## Task prompt:
State how many lines in the rows below contain the word "closest", with case counting, and give only the number.

****

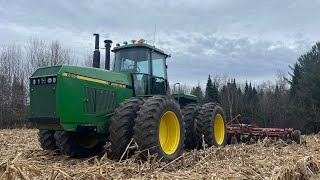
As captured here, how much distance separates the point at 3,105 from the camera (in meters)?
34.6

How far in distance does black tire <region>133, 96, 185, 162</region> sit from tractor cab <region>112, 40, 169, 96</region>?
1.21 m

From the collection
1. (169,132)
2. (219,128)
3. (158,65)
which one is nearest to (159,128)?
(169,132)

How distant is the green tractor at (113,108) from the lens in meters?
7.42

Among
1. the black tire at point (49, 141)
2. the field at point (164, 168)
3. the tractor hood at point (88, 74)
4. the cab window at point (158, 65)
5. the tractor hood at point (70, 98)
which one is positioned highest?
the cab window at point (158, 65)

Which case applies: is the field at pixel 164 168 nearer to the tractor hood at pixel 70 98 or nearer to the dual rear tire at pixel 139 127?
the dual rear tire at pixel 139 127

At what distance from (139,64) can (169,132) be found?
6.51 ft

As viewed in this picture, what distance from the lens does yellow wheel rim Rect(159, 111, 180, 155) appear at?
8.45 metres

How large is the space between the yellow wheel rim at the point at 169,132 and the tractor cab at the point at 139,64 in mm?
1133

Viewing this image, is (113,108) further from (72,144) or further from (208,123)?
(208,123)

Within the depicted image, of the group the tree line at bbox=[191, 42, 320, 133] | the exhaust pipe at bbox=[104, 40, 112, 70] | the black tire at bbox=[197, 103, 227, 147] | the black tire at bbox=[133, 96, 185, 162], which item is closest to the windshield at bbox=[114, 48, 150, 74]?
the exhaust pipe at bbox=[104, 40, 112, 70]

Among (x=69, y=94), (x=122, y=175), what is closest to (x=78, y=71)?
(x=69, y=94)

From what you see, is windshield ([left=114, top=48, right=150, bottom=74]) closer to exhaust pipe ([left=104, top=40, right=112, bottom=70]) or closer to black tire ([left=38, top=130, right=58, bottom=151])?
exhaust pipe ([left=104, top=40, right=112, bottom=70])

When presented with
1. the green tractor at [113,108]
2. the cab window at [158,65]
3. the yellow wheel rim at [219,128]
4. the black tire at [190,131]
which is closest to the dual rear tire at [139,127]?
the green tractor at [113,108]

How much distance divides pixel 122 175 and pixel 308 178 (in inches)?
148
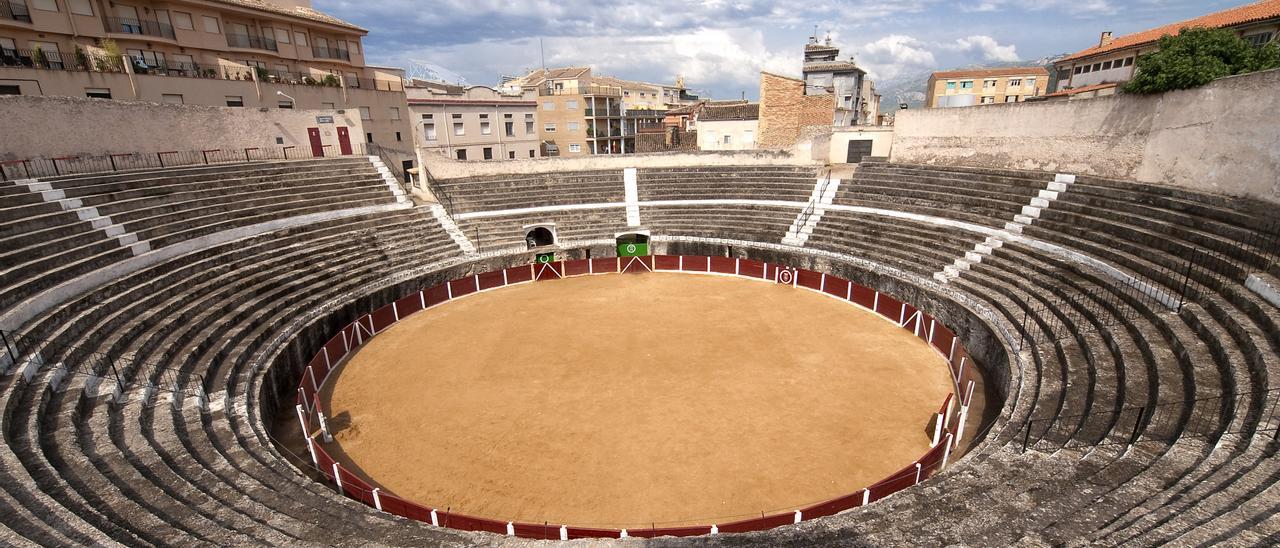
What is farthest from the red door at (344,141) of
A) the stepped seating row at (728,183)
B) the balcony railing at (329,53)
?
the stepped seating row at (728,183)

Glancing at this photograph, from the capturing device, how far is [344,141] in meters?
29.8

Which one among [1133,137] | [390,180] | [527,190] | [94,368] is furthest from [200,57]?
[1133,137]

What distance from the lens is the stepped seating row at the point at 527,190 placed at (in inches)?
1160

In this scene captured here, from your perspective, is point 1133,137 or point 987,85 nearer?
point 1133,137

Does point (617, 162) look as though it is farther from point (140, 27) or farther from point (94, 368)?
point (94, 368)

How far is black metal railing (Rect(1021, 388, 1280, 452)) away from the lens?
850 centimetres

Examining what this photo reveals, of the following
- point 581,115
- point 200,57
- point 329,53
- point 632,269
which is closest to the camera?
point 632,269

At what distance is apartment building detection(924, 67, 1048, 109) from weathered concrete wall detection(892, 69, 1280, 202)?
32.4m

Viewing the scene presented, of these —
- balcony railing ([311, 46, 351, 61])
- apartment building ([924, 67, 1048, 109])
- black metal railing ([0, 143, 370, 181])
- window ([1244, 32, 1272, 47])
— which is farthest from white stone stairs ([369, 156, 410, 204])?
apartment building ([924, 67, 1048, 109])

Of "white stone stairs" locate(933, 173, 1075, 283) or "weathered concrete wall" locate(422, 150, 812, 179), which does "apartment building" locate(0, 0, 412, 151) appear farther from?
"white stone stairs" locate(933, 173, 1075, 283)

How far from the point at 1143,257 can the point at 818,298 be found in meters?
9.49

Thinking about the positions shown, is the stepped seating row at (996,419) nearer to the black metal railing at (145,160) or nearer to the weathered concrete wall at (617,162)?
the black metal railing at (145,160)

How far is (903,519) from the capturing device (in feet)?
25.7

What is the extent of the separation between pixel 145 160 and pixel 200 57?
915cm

****

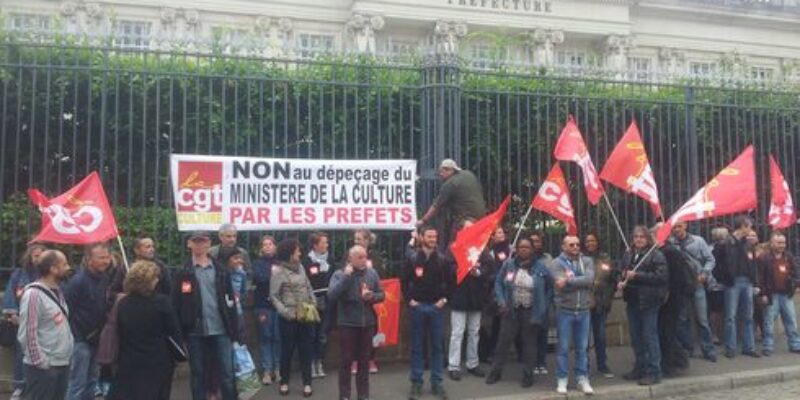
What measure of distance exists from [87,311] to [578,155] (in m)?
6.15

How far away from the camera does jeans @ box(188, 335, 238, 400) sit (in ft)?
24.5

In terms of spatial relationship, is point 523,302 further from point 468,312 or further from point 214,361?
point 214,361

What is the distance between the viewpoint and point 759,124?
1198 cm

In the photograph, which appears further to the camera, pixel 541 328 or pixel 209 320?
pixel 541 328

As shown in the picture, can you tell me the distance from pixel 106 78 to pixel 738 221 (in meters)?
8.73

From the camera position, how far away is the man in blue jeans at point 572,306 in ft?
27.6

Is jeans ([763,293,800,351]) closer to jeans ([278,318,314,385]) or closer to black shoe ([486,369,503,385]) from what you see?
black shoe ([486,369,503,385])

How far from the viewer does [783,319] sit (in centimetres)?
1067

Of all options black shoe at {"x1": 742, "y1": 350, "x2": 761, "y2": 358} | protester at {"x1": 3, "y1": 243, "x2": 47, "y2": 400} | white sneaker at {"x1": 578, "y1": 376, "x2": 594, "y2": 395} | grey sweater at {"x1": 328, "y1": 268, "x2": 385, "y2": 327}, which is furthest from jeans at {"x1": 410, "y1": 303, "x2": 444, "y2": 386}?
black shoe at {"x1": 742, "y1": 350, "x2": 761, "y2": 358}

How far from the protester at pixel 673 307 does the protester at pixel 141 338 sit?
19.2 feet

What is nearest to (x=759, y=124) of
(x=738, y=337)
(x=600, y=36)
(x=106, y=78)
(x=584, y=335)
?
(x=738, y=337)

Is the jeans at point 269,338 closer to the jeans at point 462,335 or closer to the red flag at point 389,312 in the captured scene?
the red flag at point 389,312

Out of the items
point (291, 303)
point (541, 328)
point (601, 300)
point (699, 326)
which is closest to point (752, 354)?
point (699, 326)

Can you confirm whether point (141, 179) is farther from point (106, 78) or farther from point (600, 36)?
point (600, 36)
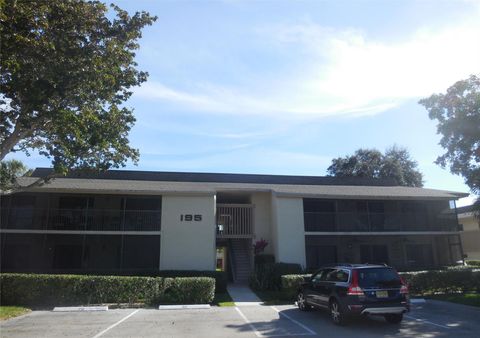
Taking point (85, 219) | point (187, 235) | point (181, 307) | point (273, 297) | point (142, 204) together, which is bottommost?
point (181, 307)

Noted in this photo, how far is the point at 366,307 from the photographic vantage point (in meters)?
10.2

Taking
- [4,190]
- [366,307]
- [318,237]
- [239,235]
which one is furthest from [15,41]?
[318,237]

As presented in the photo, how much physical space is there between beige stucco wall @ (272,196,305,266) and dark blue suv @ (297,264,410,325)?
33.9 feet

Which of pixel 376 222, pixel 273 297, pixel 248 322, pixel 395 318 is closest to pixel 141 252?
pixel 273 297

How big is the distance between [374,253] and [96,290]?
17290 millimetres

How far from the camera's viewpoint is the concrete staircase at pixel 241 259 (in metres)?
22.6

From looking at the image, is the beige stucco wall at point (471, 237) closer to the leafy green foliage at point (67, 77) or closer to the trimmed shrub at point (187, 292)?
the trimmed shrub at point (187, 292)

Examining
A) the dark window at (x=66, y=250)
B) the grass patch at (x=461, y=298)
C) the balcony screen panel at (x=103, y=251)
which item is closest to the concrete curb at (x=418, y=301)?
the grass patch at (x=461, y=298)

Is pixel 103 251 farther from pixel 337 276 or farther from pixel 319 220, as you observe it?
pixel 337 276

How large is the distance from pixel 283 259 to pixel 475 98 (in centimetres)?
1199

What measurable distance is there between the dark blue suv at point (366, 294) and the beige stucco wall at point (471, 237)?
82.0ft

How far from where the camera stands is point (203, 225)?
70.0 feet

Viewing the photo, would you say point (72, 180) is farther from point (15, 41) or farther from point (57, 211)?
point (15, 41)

****

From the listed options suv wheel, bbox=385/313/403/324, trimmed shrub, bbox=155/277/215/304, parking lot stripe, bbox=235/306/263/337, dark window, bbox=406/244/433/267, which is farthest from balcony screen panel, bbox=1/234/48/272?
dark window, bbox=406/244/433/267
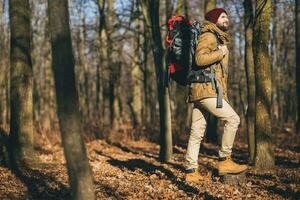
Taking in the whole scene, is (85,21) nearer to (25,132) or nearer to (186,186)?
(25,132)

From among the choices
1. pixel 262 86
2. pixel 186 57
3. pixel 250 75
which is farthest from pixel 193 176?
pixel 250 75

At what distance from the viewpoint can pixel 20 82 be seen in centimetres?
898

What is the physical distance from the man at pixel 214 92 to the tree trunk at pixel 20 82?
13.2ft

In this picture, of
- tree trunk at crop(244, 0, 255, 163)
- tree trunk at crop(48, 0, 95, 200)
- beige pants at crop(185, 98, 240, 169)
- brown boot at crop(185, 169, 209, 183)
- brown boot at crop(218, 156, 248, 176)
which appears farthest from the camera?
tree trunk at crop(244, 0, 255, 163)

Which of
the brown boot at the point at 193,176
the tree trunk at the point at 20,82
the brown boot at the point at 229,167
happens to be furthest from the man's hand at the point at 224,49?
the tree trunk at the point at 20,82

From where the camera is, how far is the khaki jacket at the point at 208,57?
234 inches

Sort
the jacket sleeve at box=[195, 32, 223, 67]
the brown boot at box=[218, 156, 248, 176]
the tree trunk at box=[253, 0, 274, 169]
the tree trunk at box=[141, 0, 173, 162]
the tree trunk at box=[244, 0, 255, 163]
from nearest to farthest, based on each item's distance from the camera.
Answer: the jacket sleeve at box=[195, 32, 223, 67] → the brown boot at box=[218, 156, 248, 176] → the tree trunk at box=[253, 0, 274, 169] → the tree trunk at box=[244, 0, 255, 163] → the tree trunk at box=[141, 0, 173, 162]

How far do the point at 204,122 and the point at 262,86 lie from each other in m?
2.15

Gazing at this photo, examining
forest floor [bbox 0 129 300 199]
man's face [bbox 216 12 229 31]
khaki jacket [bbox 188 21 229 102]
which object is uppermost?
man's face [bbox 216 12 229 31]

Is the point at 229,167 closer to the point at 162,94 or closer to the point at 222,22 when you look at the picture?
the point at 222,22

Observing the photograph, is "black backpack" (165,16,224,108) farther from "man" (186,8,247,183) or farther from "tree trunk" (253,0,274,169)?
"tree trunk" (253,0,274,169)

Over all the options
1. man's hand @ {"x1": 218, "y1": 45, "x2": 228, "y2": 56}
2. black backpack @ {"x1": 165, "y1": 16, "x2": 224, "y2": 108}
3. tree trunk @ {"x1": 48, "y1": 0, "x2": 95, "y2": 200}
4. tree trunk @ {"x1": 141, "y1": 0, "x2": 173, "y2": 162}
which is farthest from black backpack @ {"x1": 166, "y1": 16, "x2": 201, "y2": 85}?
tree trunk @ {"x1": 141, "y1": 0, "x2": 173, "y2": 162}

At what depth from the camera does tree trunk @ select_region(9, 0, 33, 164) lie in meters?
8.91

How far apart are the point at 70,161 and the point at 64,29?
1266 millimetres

****

## The completed task:
7